Los que nos fuimos de nuestra tierra, los que nos exiliamos, apelamos a la memoria como si ella pudiera devolvernos un mundo que desde nuestra partida, es infinitamente extraño. Muchos de nosotros nos pusimos a escribir, o mejor aún no podemos dejar de escribir porque somos marginales. En alguna parte tenemos que vivir por cierto, entonces vivimos en la reconstrucción de mundos que se nos han vuelto inaccesibles. Los de nuestra patria. Los que fueron nuestros, los que en el presente parecen añorarnos y sin embargo uno llega, porque a veces uno llega, quiero decir regresa, con el oculto ánimo de reconocer y ser reconocido, y ambos movimientos se tergiversan, se trastocan, operan en sentido contrario y entonces lo que es peor, uno sigue escribiendo de aquellos pagos en la propia tierra o por el contrario en la tierra ajena que ahora es la suya tergiversando los datos, los nombres y retorciéndolos en este único lugar que es el presente y que es el aquí. No sabe cuál, porque ya no los reconoce y cree estar siempre en otra parte.

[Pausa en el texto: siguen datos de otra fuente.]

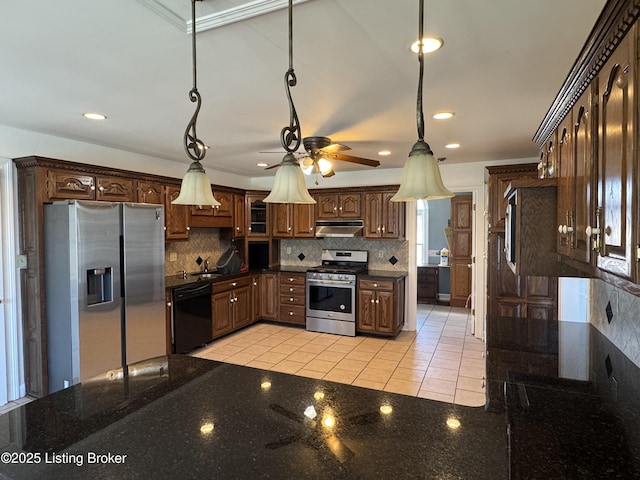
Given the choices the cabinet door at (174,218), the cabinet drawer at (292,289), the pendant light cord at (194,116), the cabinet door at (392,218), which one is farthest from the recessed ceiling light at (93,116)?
the cabinet door at (392,218)

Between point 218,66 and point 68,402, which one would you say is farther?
point 218,66

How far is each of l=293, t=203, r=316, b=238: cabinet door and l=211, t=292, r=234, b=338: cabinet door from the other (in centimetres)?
146

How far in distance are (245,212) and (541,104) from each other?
4.17 meters

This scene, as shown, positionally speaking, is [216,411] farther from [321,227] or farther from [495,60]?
[321,227]

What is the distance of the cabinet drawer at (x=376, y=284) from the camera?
498 cm

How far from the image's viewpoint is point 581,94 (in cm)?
151

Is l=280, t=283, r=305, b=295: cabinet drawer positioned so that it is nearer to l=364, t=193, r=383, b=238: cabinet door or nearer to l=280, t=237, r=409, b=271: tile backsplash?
l=280, t=237, r=409, b=271: tile backsplash

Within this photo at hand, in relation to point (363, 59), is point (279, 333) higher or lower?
lower

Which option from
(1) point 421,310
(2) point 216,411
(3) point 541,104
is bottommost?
(1) point 421,310

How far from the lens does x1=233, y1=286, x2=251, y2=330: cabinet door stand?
17.2ft

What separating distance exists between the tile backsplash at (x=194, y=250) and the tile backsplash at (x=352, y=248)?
1060 millimetres

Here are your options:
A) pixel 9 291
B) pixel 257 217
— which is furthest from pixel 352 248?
pixel 9 291

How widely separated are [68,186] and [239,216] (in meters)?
2.53

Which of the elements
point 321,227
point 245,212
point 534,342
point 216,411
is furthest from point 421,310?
point 216,411
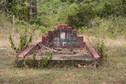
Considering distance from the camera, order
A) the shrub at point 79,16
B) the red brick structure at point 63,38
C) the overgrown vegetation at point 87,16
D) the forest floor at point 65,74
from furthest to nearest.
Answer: the shrub at point 79,16 → the overgrown vegetation at point 87,16 → the red brick structure at point 63,38 → the forest floor at point 65,74

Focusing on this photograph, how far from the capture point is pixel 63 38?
10.2m

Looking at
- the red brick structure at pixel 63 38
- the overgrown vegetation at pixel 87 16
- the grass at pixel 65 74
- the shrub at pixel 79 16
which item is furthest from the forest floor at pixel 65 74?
the shrub at pixel 79 16

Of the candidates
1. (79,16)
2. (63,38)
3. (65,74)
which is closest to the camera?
(65,74)

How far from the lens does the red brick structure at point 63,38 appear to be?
33.4 feet

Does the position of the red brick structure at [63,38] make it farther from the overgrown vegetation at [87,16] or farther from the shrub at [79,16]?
the shrub at [79,16]

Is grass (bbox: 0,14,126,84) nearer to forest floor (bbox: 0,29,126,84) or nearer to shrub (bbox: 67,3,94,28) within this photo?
forest floor (bbox: 0,29,126,84)

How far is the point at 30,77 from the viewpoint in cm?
684

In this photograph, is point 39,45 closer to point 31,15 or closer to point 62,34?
point 62,34

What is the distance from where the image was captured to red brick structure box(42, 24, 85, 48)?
1017 cm

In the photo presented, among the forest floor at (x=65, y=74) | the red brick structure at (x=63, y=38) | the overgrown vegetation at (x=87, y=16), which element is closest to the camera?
the forest floor at (x=65, y=74)

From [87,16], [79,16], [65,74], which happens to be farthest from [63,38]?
[87,16]

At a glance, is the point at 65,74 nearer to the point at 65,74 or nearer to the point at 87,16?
the point at 65,74

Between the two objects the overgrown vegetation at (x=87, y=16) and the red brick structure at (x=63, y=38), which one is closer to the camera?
the red brick structure at (x=63, y=38)

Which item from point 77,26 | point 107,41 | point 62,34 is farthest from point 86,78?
point 77,26
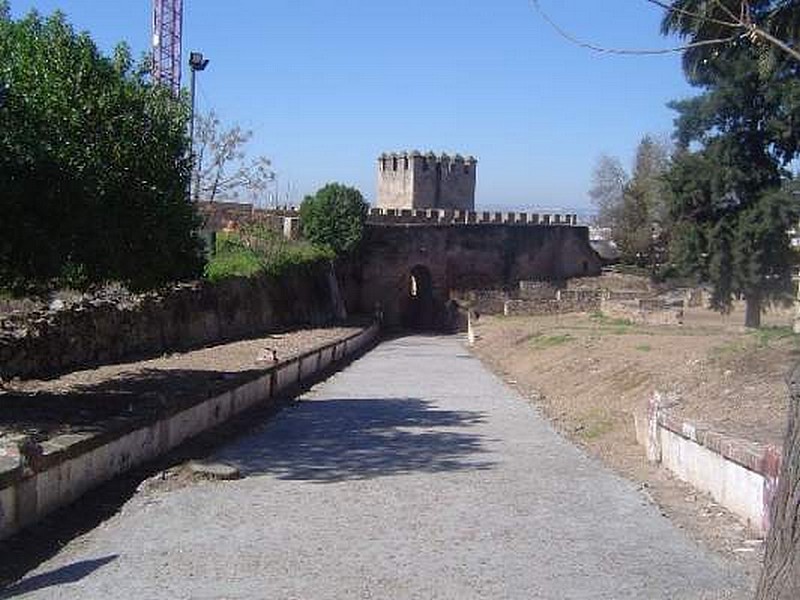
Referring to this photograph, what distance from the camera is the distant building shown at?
68688 mm

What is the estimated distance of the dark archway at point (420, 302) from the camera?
57750mm

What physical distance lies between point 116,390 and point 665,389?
6.84m

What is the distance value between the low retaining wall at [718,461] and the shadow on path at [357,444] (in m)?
1.77

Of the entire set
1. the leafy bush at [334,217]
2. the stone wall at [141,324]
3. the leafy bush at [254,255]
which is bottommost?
the stone wall at [141,324]

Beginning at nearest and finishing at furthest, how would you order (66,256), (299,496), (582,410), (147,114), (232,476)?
(299,496) → (232,476) → (66,256) → (147,114) → (582,410)

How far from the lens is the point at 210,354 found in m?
20.6

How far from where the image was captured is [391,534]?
7188 mm

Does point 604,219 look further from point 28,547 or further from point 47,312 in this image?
point 28,547

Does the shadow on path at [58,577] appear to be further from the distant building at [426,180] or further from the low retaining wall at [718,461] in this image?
the distant building at [426,180]

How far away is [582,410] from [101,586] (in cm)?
1089

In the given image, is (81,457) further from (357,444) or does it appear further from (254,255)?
(254,255)

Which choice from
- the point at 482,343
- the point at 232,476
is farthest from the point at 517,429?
the point at 482,343

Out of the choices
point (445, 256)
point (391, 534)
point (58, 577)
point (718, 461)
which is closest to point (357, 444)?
point (718, 461)

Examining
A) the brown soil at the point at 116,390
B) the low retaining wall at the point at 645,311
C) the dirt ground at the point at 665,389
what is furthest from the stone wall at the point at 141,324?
the low retaining wall at the point at 645,311
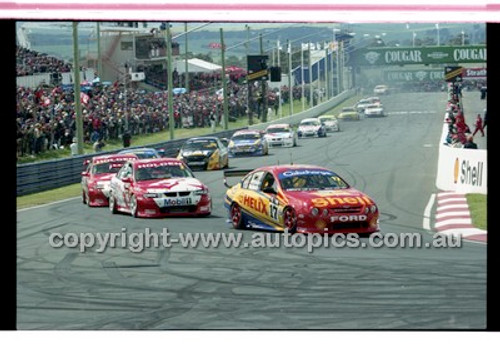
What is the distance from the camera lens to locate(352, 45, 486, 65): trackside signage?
9.08m

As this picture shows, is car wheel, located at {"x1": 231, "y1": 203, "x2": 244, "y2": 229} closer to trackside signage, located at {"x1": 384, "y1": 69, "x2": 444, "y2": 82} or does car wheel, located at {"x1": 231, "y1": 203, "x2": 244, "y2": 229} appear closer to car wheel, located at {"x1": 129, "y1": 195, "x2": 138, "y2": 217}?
car wheel, located at {"x1": 129, "y1": 195, "x2": 138, "y2": 217}

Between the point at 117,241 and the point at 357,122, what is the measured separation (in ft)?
8.70

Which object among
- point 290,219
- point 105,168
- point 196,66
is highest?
point 196,66

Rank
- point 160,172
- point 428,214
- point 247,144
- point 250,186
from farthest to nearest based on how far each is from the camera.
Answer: point 160,172 → point 250,186 → point 247,144 → point 428,214

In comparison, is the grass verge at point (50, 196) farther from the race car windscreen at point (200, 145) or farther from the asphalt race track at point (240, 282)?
the race car windscreen at point (200, 145)

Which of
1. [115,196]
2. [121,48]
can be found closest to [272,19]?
[121,48]

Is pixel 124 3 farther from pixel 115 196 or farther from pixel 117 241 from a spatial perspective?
pixel 115 196

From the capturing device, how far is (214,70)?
32.9 ft

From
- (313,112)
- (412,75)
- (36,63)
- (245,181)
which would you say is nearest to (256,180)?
(245,181)

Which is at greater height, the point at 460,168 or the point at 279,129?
the point at 279,129

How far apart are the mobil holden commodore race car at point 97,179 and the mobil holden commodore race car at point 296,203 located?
3.60ft

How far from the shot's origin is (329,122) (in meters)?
10.8

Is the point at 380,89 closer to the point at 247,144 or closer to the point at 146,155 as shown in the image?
the point at 247,144

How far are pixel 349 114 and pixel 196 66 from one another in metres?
1.56
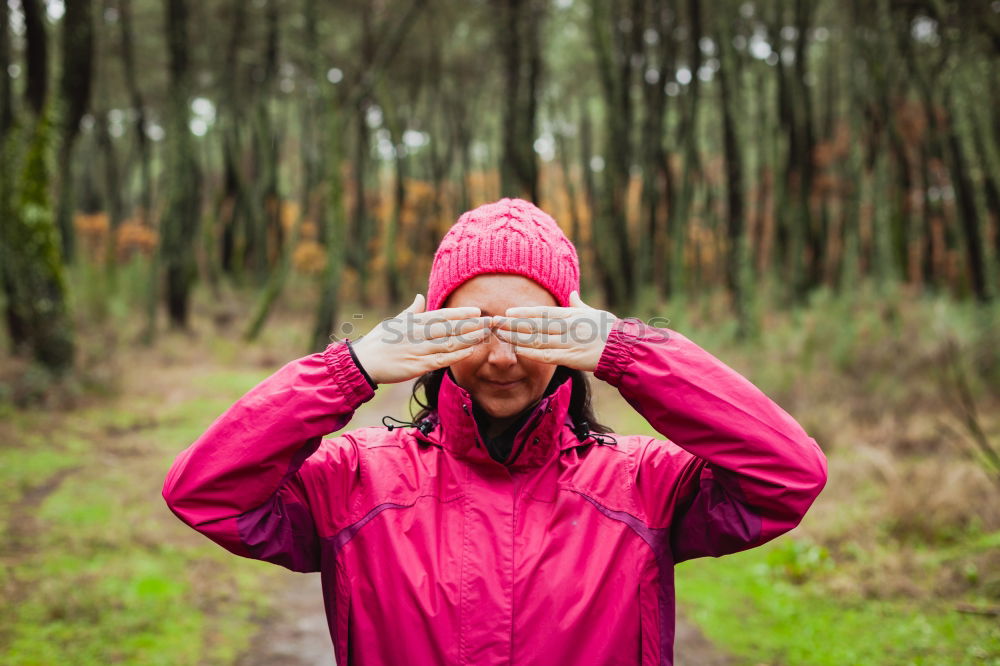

Sin embargo se ha hecho la tarea, se ha puesto la memoria en la proa y se han recuperado miles de leguas y de lenguas que no tienen su lugar en el presente. El escritor ahíto de nostalgias ha provisto a pesar de ello, el rostro que había partido. Se enseñorea en los retratos de los desaparecidos, los idos, los perdidos, los que no volverán. EL escritor, quien de alguna manera es siempre un exiliado, atrapa al vuelo el aire de aquella pianola, el blues de aquel bar, las puertas destrozadas de aquella universidad, los gritos de los muchachos o la soledad de las mujeres viendo pelear a sus hombres, y toda la Muerte que ello conlleva se cifra en la letra que ha sabido parir.
También el escritor exiliado no respira por las ropas y las modas, se aloja en las calles y su despilfarro, se acerca al transeúnte común, ese que no pelea por nada sino por sobrevivir y de un trazo lo perfila entero y nos lo regala como quien ofrece un caramelo a un niño o una flor a una muchacha. Y así nos deja la memoria de lo pueril y cotidiano, que también es memoria trascendente.
La memoria está presente en un cuadro de Orozco o de Izquierdo o de Herrán, como está presente en la fuente de Lola Mora en la Universidad del Sur. La Memoria se pasea cabronamente por los cuadros de Goya y se ampara detrás de la sabiduría popular de Sancho Panza. Esa Memoria que es alusión de la Muerte.
Memoria y Muerte, hermanitas gemelas que nos acompañan desde que venimos a ser gente.
Tremenda relación entre muerte, memoria y arte. Felicidades por este ensayo claro y poético a la vez. Solo es confuso el párrafo que dice “…y cuya partida había causado tal desolación como para querer retenerlos a través de unos rasgos grabados, que implicaban todos los rasgos de la tribu, y que por eso mismo, para sus herederos, era único e irrepetible.” Porque debería decir “eran únicos e irrepetibles” para concordar con “rasgos grabados”. Entiendo que puede referirse al sustantivo “retrato” del enunciado previo, pero la distancia permite la confusión.